図8は、実施形態に係る蓄電装置1の制御ユニット3が低消費電力モードで動作する場合に実行する処理を示すフローチャートである。
【0075】
図8に示すように、制御ユニット3は、低消費電力モードで動作する場合、車両から終了信号100が入力されると、まず、メインリレー23を切断する(ステップS301)。続いて、制御ユニット3は、クーロン法等により推定したその時点での各パックのSOC61を記憶部6に記憶する(ステップS302)。続いて、制御ユニット3は、各セルCの電位を取得し(ステップS303)、各パックPの電位を取得する(ステップS304)。
【0076】
その後、制御ユニット3は、パックPを並列接続することで過放電または過充電になるセルCを含むパックPがあるか否かを、各パックPおよび各セルCの電位に基づいて判定する(ステップS305)。
【0077】
そして、制御ユニット3は、過放電または過充電になるセルCを含むパックPがないと判定した場合(ステップS305,No)、処理をステップS307へ移す。
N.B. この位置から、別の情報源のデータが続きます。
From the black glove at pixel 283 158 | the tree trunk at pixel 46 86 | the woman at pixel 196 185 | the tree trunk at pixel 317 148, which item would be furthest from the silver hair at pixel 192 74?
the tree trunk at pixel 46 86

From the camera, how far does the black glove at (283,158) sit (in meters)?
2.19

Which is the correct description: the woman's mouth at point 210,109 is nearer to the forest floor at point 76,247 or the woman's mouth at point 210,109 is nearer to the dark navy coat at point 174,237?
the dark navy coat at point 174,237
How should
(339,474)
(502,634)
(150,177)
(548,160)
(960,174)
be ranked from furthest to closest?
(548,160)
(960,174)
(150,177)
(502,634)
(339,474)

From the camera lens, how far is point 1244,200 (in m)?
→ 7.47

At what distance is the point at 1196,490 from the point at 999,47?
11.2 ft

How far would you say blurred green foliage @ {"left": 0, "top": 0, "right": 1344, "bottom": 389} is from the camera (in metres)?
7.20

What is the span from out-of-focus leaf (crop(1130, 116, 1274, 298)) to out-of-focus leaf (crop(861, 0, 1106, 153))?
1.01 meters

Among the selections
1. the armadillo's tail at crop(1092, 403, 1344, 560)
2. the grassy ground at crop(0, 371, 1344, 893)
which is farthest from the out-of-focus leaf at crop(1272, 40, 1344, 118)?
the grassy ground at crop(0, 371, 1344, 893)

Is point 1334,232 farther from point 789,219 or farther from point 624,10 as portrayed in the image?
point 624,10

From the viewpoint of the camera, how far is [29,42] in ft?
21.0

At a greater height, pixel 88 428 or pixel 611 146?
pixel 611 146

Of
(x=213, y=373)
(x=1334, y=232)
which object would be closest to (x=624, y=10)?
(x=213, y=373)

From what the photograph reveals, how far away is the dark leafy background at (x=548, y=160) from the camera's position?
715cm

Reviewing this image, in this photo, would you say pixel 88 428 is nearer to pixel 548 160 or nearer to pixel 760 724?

また、制御ユニット3は、過放電または過充電になるセルCを含むパックPがあると判定した場合(ステップS305,Yes)、過放電または過充電になるセルCを含むパックPの並列接続を切断し(ステップS306)、処理をステップS307へ移す。
【0078】
ステップS307において、制御ユニット3は、平準化が完了したか否かを各パックPの電位に基づいて判定する。制御ユニット3は、平準化が完了していないと判定した場合(ステップS307,No)、処理をステップS303へ移す。
【0079】
また、制御ユニット3は、平準化が完了したと判定した場合(ステップS307,Yes)、全てのパックPの並列接続を切断し(ステップS308)、処理を終了する。
【0080】
これにより、制御ユニット3は、平準化時間を算出する処理や、平準化時間が経過するまでの時間を計時する処理を省略することができるので、処理の簡略化および処理負荷の軽減を図ることができる。
【0081】
なお、この場合、前述したOFF時間は平準化が完了するS111の処理を実施してからの経過時間としてカウントする。そして、この経過時間が分極解消時間以上であれば
図7に示すステップS202を実行し、以下であればテップS203を実行する。
【0082】
さらなる効果や変形例は、当業者によって容易に導き出すことができる。このため、本発明のより広範な態様は、以上のように表しかつ記述した特定の詳細および代表的な実施形態に限定されるものではない。したがって、添付の特許請求の範囲およびその均等物によって定義される総括的な発明の概念の精神または範囲から逸脱することなく、様々な変更が可能である。